Univ. Grenoble Alpes, CEA, CNRS, IRIG, SyMMES, 38000 Grenoble, France; LXRepair, 5 Avenue du Grand Sablon, 38700 La Tronche, France.
LXRepair, 5 Avenue du Grand Sablon, 38700 La Tronche, France.
Mutat Res Rev Mutat Res. 2021 Jul-Dec;788:108388. doi: 10.1016/j.mrrev.2021.108388. Epub 2021 Jun 25.
DNA double-strand breaks (DSBs) are highly deleterious lesions, responsible for mutagenesis, chromosomal translocation or cell death. DSB repair (DSBR) is therefore a critical part of the DNA damage response (DDR) to restore molecular and genomic integrity. In humans, this process is achieved through different pathways with various outcomes. The balance between DSB repair activities varies depending on cell types, tissues or individuals. Over the years, several methods have been developed to study variations in DSBR capacity. Here, we mainly focus on functional techniques, which provide dynamic information regarding global DSB repair proficiency or the activity of specific pathways. These methods rely on two kinds of approaches. Indirect techniques, such as pulse field gel electrophoresis (PFGE), the comet assay and immunofluorescence (IF), measure DSB repair capacity by quantifying the time-dependent decrease in DSB levels after exposure to a DNA-damaging agent. On the other hand, cell-free assays and reporter-based methods directly track the repair of an artificial DNA substrate. Each approach has intrinsic advantages and limitations and despite considerable efforts, there is currently no ideal method to quantify DSBR capacity. All techniques provide different information and can be regarded as complementary, but some studies report conflicting results. Parameters such as the type of biological material, the required equipment or the cost of analysis may also limit available options. Improving currently available methods measuring DSBR capacity would be a major step forward and we present direct applications in mechanistic studies, drug development, human biomonitoring and personalized medicine, where DSBR analysis may improve the identification of patients eligible for chemo- and radiotherapy.
DNA 双链断裂 (DSB) 是高度有害的损伤,可导致突变、染色体易位或细胞死亡。

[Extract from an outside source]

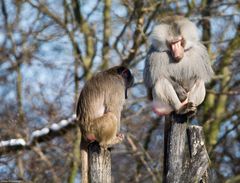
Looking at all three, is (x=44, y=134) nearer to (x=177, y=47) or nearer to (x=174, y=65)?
(x=174, y=65)

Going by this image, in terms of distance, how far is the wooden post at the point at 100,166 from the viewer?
5297mm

因此,DSB 修复 (DSBR) 是 DNA 损伤反应 (DDR) 的关键部分,可恢复分子和基因组的完整性。在人类中,这个过程通过不同的途径和不同的结果来实现。DSBR 活性的平衡取决于细胞类型、组织或个体。多年来,已经开发出几种方法来研究 DSBR 能力的变化。在这里,我们主要关注功能技术,这些技术提供了有关全局 DSB 修复效率或特定途径活性的动态信息。这些方法依赖于两种方法。间接技术,如脉冲场凝胶电泳 (PFGE)、彗星试验和免疫荧光 (IF),通过定量暴露于 DNA 损伤剂后 DSB 水平随时间的下降来测量 DSB 修复能力。另一方面,无细胞测定和基于报告基因的方法直接跟踪人工 DNA 底物的修复。每种方法都有其内在的优点和局限性,尽管做了相当大的努力,但目前还没有一种理想的方法来量化 DSBR 能力。所有技术都提供不同的信息,可以被视为互补的,但有些研究报告结果相互矛盾。诸如生物材料的类型、所需设备或分析成本等参数也可能限制可用的选择。改进目前用于测量 DSBR 能力的方法将是向前迈出的重要一步,我们提出了在机制研究、药物开发、人体生物监测和个性化医学中的直接应用,其中 DSBR 分析可能有助于识别有资格接受化疗和放疗的患者。